Behind the beginning reader section, to the right, is the center aisle at the back of the store. Because the bookcases in the center of the store are (until the very back bit) low, and have a flat top, books can be displayed face out along the entire length of the cases, which is something I wish we could do at our store. Because you can see over the bookcases you can also get your bearings easily and find your way to the sections you’d like to see. The colorful tags you see sticking out from the history section are the dividers between subsections. When was the last time you were in a store with enough children’s non-fiction to warrant "Gold Rush" subsection
or "Vietnam War"? In a library this wouldn’t be unusual, but in a bookstore? Extremely rare.
The taller bookcase at the end of the center aisle contains the poetry section.
To the right of the center aisle is this one, featuring books in foreign languages.
Here’s a shot looking over the Activities, Sports, and Humor sections in the center aisle to the back right corner, where Gareth is chatting in front of the Multicultural Books section.
What you can’t see in the photo featuring Gareth above is the audiobook section, which is to the right of the natural-colored wood rack in the right-hand corner above. Most bookstores are seeing a decline in their audiobook sales these days, as increasing numbers of customers seem to be downloading them online. But Terri’s store still stocks an impressive selection.

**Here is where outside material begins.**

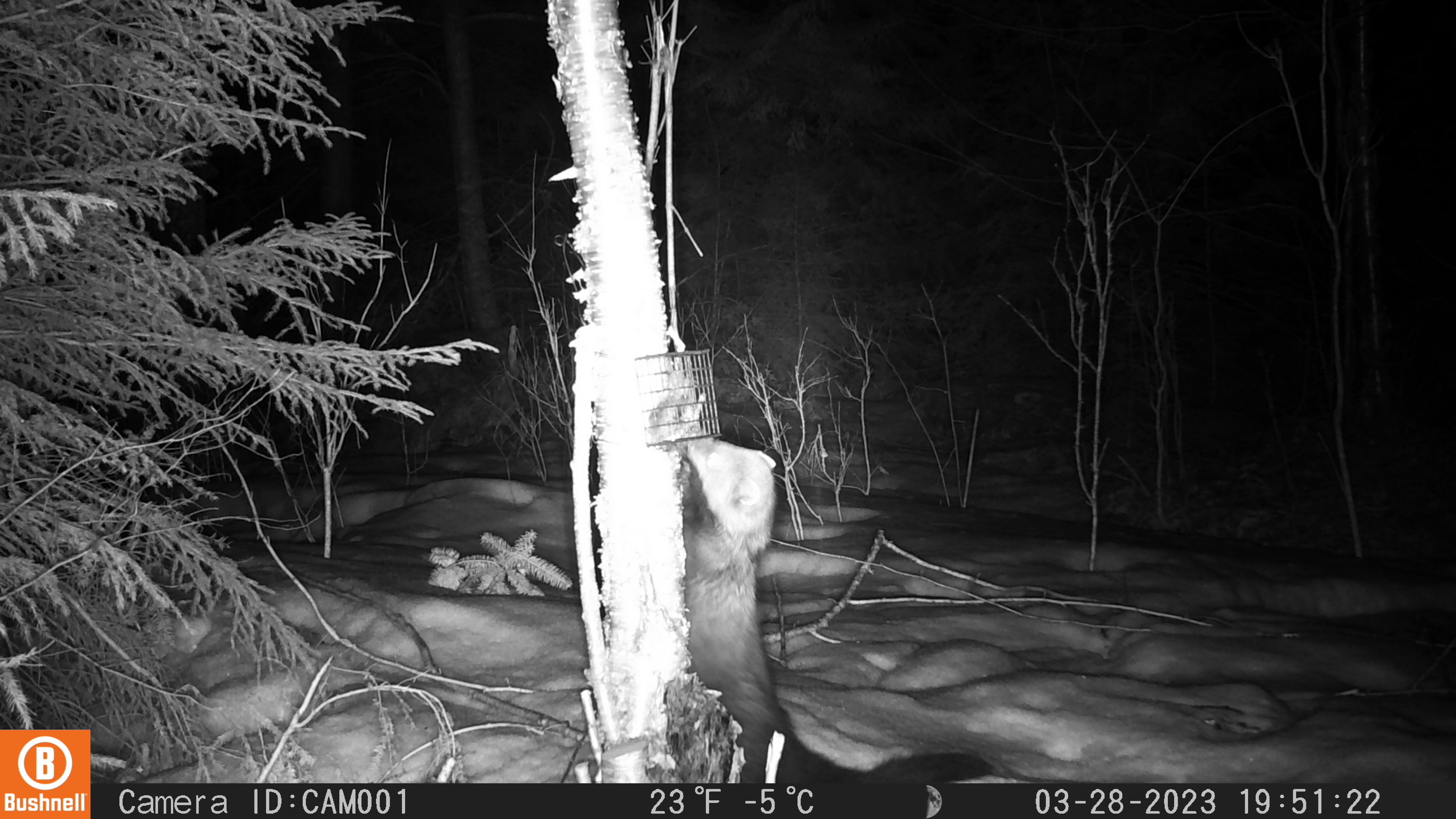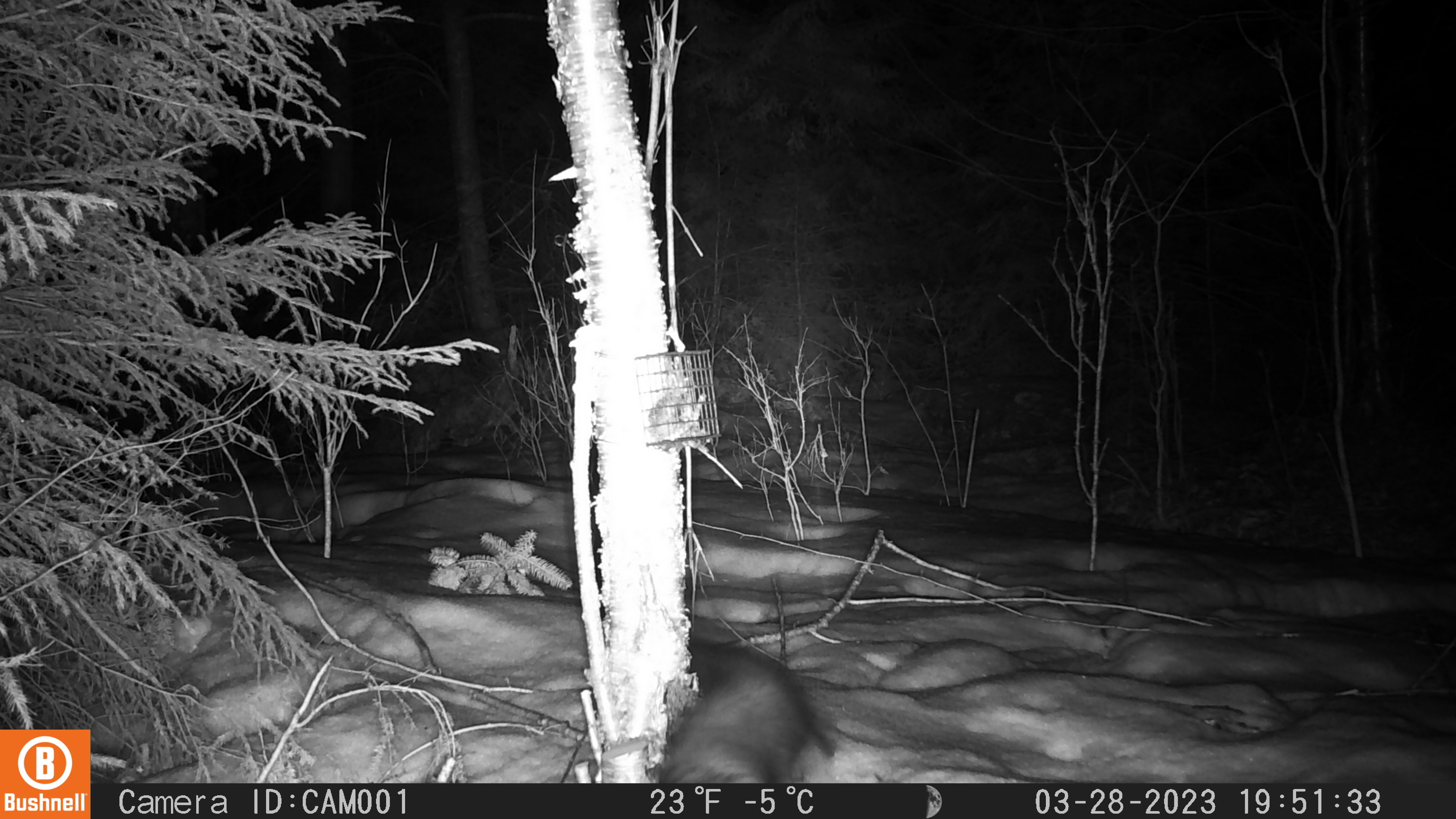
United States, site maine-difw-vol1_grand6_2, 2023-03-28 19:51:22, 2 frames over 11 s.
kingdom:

On the store’s back wall, to the right is "New Non-Fiction." Again, you know you’re in a GOOD bookstore with a lot of non-fiction when they’ve got enough new older non-fiction to warrant separating out the new and featuring it in this fashion.
And to the left of that, "Natural Science," which occupies two entire cases.
And to the left of that, the Young Adult section:
Now we’re in the back left corner of the store, where we can turn around and look all the way up to the front counter. To our right is the Intermediate Fiction section. Feel free to pause in this aisle and take a seat on the bench that blends in so nicely with the bookcases around it.
Walking towards the front of the store, you pass the Intermediate Fiction section then arrive at the picture books. (See the first Young Adult bookcase way back there in the corner? That’s where we just were, one photo ago.)
Do an about face from here and you’ll be looking over the board book case (which I somehow failed to photograph!) at the bookcases that are on your right as you enter the store. They feature new picture books, new novels, seasonal displays, and… plush. Great book-related plush!
And that pretty much concludes your not-entirely-detailed-but-a-decent-overview tour of the Children’s Book Shop! The one space that’s not the least bit covered here is the basement, which is home to Terri’s office and the store’s overstock, but I wasn’t about to duck out of the party to photograph the "inner sanctum." You’ll have to ask Terri to give you the FULL tour when you drop by her store.
Here, though, is the original drawing by local author/illustrator Peter Reynolds that hangs on the basement door, where our tour ends.
My night at the Children’s Book Shop’s 30th anniversary celebration ended with the gift that went to every guest at the evening’s party — a fabulous goody bag…
that contained this signed print by Peter Sis:
Yep. Now I’ve got yet ANOTHER reason to love Terri and her wonderful store. And as the sign below attests, I’m HARDLY the only one with those feelings… It takes a village (a Brookline Village in this case!) to keep ANY store in operation for 30 years.